Il n'en demeure pas moins que cet article porte une ambition à laquelle souscrivent entièrement les rapporteures : créer des rendez-vous clés pour aborder les évolutions possibles dans l'organisation du travail permettant un maintien dans l'emploi du salarié. Il s'agit ainsi d'anticiper et de prévenir l'usure professionnelle. De même, les entretiens professionnels conduits vers le soixantième anniversaire doivent être l'occasion de diffuser la culture des organisations du travail qui permettent de maintenir le salarié en emploi. Tout l'enjeu sera désormais de faire en sorte que cette ambition soit appliquée.
Interrogée à ce sujet, Astrid Panosyan-Bouvet, ministre chargée du travail et de l'emploi a ainsi indiqué avoir tout à fait conscience des « difficultés auxquelles sont confrontées les entreprises » quant aux visites médicales de mi-carrière et avoir « demandé à l'inspection générale des affaires sociales (Igas) de réfléchir à des méthodes innovantes pour la médecine du travail, en lien avec les services de prévention et de santé au travail »42(*).
Le présent article assure une transposition fidèle de l'ANI précité. Les rapporteures ont proposé deux amendements rédactionnels COM-14 et COM-15 à la commission qui les a adoptés. Le second amendement vise à clarifier que le document écrit dressant le bilan des mesures abordées lors de l'entretien professionnel de mi-carrière ne sera pas un document supplémentaire à celui déjà exigé par le code du travail43(*).
La commission a adopté cet article ainsi modifié.
* 27 Article 22 de la loi n° 2021-1018 du 2 août 2021 pour renforcer la prévention en santé au travail
* 28 Article L. 4624-2-2 du code du travail.
* 29 Articles L. 4624-1 et article R. 4624-10 du code du travail.

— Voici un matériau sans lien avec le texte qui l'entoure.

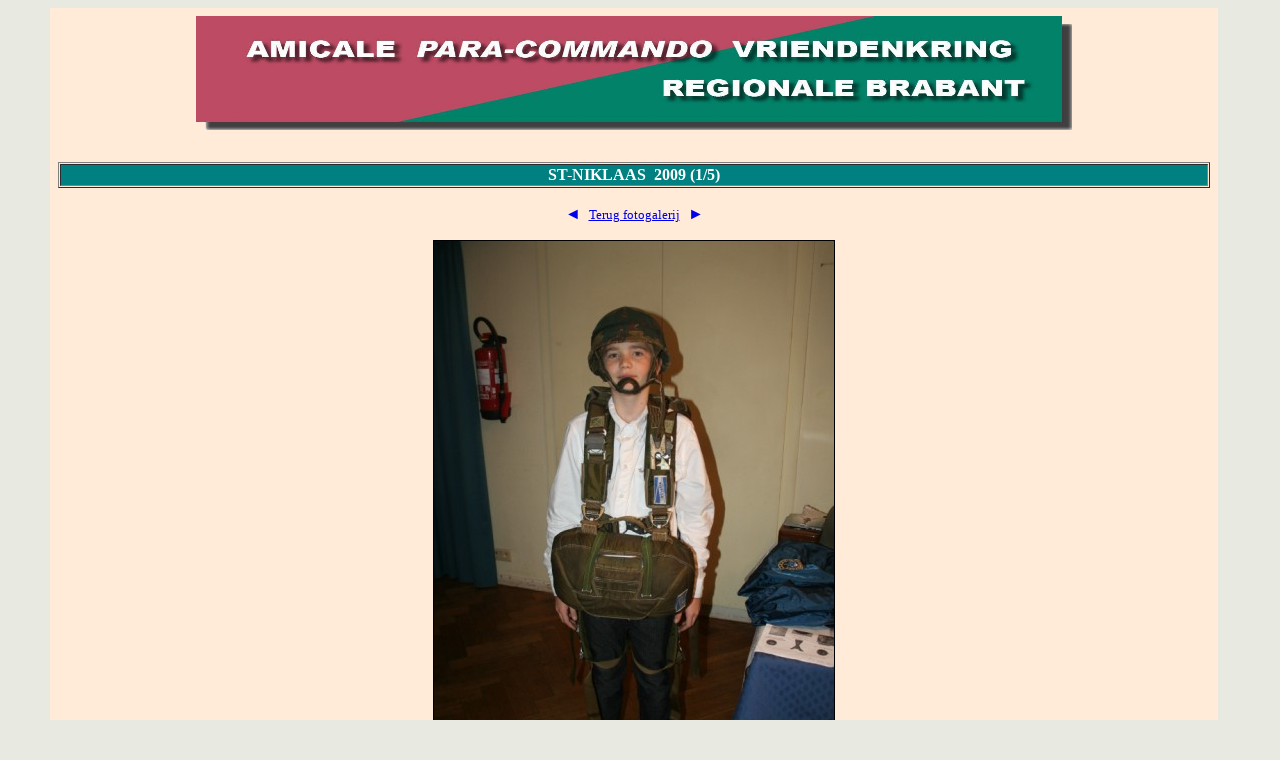

--- FILE ---
content_type: text/html
request_url: https://anpcv-brabant.be/Photos/St_nicolas_2009/St_nicolas_2009_nl_1.htm
body_size: 1239
content:
<html>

* 30 Article L. 4624-2 du même code.
* 31 Article L. 4624-2-3 dudit code.
* 32 Article L4624-2-1 du même code.
* 33 Article L. 4624-2-4 du même code.
* 34 En vertu du dernier alinéa du I de l'article L. 4624-2-3 du même code.
* 35 Article L. 4624-5 du même code.
* 36 Article L. 4624-7 du code du travail.
* 37 Loi n° 2014-288 du 5 mars 2014 relative à la formation professionnelle, à l'emploi et à la démocratie sociale.
* 38 Loi n° 2016-1088 du 8 août 2016 relative au travail, à la modernisation du dialogue social et à la sécurisation des parcours professionnels et loi n° 2018-771 du 5 septembre 2018 pour la liberté de choisir son avenir professionnel.
* 39 Étude d'impact, p. 30.
* 40 La commission des affaires sociales avait proposé de ne pas retenir la création d'une visite médicale de mi-carrière et d'intégrer le suivi des travailleurs en seconde partie de carrière dans le cadre de la visite d'information et de prévention.
* 41 En 2023, 66 425 visites de mi-carrière ont été organisées par les SPST selon la DGT.
* 42 Compte rendu de l'audition de Mme Astrid Panosyan-Bouvet, ministre chargée du travail et de l'emploi, devant la commission des affaires sociales le 21 mai 2025.
* 43 Visé par le second alinéa du I de l'article L. 6315-1 du code du travail.